Required work: Reproduce the entries below, switching each occurrence of "blue collared shirt" to "navy collared shirt" and changing nothing else.

Spatial reasoning question data:
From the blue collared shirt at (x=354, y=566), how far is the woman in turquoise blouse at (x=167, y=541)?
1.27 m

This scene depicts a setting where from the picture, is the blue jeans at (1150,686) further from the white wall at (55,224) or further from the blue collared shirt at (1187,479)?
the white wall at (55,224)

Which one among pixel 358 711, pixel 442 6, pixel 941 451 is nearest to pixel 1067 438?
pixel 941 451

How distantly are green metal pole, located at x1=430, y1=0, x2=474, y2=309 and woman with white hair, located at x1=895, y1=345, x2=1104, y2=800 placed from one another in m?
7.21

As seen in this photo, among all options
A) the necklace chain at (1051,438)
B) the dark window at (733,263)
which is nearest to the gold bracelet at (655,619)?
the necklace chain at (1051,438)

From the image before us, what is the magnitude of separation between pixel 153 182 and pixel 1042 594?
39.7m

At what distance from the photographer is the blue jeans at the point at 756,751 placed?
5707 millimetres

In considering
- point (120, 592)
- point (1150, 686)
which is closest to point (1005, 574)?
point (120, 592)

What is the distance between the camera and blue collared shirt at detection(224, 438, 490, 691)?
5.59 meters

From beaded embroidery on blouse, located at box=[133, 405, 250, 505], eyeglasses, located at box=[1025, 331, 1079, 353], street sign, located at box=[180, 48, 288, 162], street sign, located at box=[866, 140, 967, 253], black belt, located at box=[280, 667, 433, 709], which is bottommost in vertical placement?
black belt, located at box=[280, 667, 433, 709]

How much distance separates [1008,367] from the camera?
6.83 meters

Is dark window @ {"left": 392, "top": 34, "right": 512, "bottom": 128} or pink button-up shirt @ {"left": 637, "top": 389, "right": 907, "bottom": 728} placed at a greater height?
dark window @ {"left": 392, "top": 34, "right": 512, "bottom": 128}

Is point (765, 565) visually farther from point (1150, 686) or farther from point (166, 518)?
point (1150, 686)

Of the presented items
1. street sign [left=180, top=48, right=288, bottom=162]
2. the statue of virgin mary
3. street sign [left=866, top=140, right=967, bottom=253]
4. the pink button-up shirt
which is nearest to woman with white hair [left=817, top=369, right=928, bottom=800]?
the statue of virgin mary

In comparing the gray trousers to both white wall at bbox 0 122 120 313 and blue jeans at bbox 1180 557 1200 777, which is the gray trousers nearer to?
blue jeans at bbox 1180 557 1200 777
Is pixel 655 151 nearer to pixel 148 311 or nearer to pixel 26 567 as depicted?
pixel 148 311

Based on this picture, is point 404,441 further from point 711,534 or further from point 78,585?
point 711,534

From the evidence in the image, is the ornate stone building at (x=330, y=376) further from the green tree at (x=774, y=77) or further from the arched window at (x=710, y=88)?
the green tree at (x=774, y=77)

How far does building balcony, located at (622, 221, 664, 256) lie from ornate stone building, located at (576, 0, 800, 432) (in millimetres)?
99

Result for this exercise:
From the navy collared shirt at (x=354, y=566), how far is the woman in turquoise blouse at (x=167, y=541)?
1.27 m

This scene depicts a setting where from the picture, is the blue jeans at (1150,686) further from the white wall at (55,224) or further from the navy collared shirt at (1187,479)?
the white wall at (55,224)

Which one among pixel 358 711, pixel 442 6, pixel 941 451 is nearest to pixel 1067 438?
pixel 941 451

How distantly are green metal pole, located at x1=430, y1=0, x2=474, y2=309 and woman with white hair, located at x1=895, y1=345, x2=1104, y2=800 placed from one another in m?
7.21

As seen in this photo, among all options
A) the necklace chain at (1051,438)
B) the dark window at (733,263)
which is nearest to the gold bracelet at (655,619)?
the necklace chain at (1051,438)

From the image before us, what is the magnitude of separation between pixel 153 182 and pixel 1042 594?
39.7m

At what distance from the photographer is the blue jeans at the point at 756,751 placed?
5707 millimetres

In considering
- point (120, 592)
- point (1150, 686)
which is closest to point (1005, 574)?
point (120, 592)

What is the distance between the camera and navy collared shirt at detection(224, 438, 490, 691)?
5.59 meters

From beaded embroidery on blouse, located at box=[133, 405, 250, 505], eyeglasses, located at box=[1025, 331, 1079, 353], street sign, located at box=[180, 48, 288, 162], street sign, located at box=[866, 140, 967, 253], black belt, located at box=[280, 667, 433, 709], which is bottommost in vertical placement?
black belt, located at box=[280, 667, 433, 709]

How much distance separates [1008,367] from the camera?
6.83 meters

Is dark window @ {"left": 392, "top": 34, "right": 512, "bottom": 128} or pink button-up shirt @ {"left": 637, "top": 389, "right": 907, "bottom": 728} placed at a greater height?
dark window @ {"left": 392, "top": 34, "right": 512, "bottom": 128}

Is point (765, 565) visually farther from point (1150, 686) or farther from point (166, 518)?
point (1150, 686)

Of the presented items
1. street sign [left=180, top=48, right=288, bottom=162]
2. the statue of virgin mary
3. street sign [left=866, top=140, right=967, bottom=253]
4. the pink button-up shirt
which is nearest to woman with white hair [left=817, top=369, right=928, bottom=800]?
the statue of virgin mary

In comparing the gray trousers to both white wall at bbox 0 122 120 313 and blue jeans at bbox 1180 557 1200 777, which is the gray trousers nearer to?
blue jeans at bbox 1180 557 1200 777
Is pixel 655 151 nearer to pixel 148 311 or nearer to pixel 26 567 as depicted?
pixel 148 311

Based on this picture, is point 404,441 further from point 711,534 or further from point 78,585?
point 711,534

From the evidence in the image, is the ornate stone building at (x=330, y=376) further from the green tree at (x=774, y=77) or further from the arched window at (x=710, y=88)?
the green tree at (x=774, y=77)

How far does building balcony, located at (622, 221, 664, 256) lie from ornate stone building, located at (576, 0, 800, 432) (in millimetres)?
99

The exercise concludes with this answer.